Now that we have a functioning Gaussian StateDistribution, let’s try it with the overall model. As in the overview, we first define our initial probability vector and the state transition probability matrices.

from lineage.LineageTree import LineageTree

pi = np.array([0.6, 0.4], dtype="float")

T = np.array([[0.75, 0.25],
              [0.25, 0.75]], dtype="float")

Creating the Emissions for two states:

# E: states are defined as StateDistribution objects

# Normal distribution state 0 parameters "Basal"
norm_loc0 = 14
norm_scale0 = 2

# Normal distribution state 1 parameters "Luminal"
norm_loc1 = 19
norm_scale1 = 3

state_obj0 = StateDistribution(norm_loc0, norm_scale0)
state_obj1 = StateDistribution(norm_loc1, norm_scale1)

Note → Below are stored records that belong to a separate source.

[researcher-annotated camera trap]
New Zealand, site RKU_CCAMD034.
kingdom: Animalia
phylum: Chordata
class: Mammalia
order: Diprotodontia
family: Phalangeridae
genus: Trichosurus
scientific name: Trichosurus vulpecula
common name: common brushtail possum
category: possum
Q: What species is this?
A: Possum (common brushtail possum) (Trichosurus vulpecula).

E = [state_obj0, state_obj1]

Creating the lineage tree:

lineage1 = LineageTree.rand_init(pi, T, E, desired_num_cells=2**5 - 1)
# These are the minimal arguments required to instantiate lineages
print(lineage1)
print("\n")

Below is the analysis for a single lineage. Note that the state objects are merely switched. However, the model fairly accurately predicts the transition matrix and state parameters.

from lineage.Analyze import Analyze
X = [lineage1] # population just contains one lineage
tHMMobj, pred_states_by_lineage, LL = Analyze(X, 2) # find two states
print(tHMMobj.estimate.pi)
print(tHMMobj.estimate.T)
for state in range(lineage1.num_states):
    print("State {}:".format(state))
    print("                    estimated state:", tHMMobj.estimate.E[state])
    print("original parameters given for state:", E[state])
    print("\n")